Semi finals line-up complete Down Under

The all important Semi Finals line-up has been completed in Perth, Australia, with 24 of the record 200 plus entries remaining in contention to become Champion of the 17th running of the IFMAR 1:8 Offroad World Championship.  In the first of the half hour Quarter Final encounters it was Billy Easton who came out on top of a very closely contested race.  Starting sixth on the grid, the Serpent driver had to work hard for the top bump up spot having to fend off Aaron Stringer and Joao Figueiredo, the trio crossing finish line in a train.  Starting on pole, Adam Drake led things initially before a mistake at the 5-minute mark allowed 5th place starter Figueiredo to go to the front for much of the race before a mistake dropped him back into the chasing pack.  Maintaining the final bump up position, Drake looked on target to progress to the Semi but with in the final 4-minutes lost position to a recovering Renaud Savoya.  Starting second, the TLR driver had a rough opening few laps which were compounded further by issues with a bad refuelling on one of his fuel stops and he found himself down in 9th.  With a Semi Final position at stake, Drake put in a stellar charge to take back the position and was closing on the Frenchman but going long on refuelling he came up short and in the final minute his Mugen came to a stop in the middle of the track allowing Savoya to cruise to fourth and onto the Semi final.

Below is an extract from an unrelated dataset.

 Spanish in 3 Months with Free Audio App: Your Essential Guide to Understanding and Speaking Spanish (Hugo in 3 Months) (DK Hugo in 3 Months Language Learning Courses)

In the second of the Quarter Finals, thunder & lighting striking during the race, Italian Kyosho driver Riccardo Berton took the win ahead of Team Associated’s Aussie star Kyle McBride and the HB Racing of Cole Ogden.  Starting on pole, McBride gave up the lead to Ryan Lutz on the opening lap before an error two laps later dropped the Tekno driver down the order.  Worse was to come for the American however with his challenge for a Semi Final start ultimately scuppered by a flame out.  Team Associated’s Cole Tollard secured the final Semi bump position finishing 5-seconds ahead of former World Champion Atsushi Hara who bows out of what is his final 1:8 Offroad World Championships.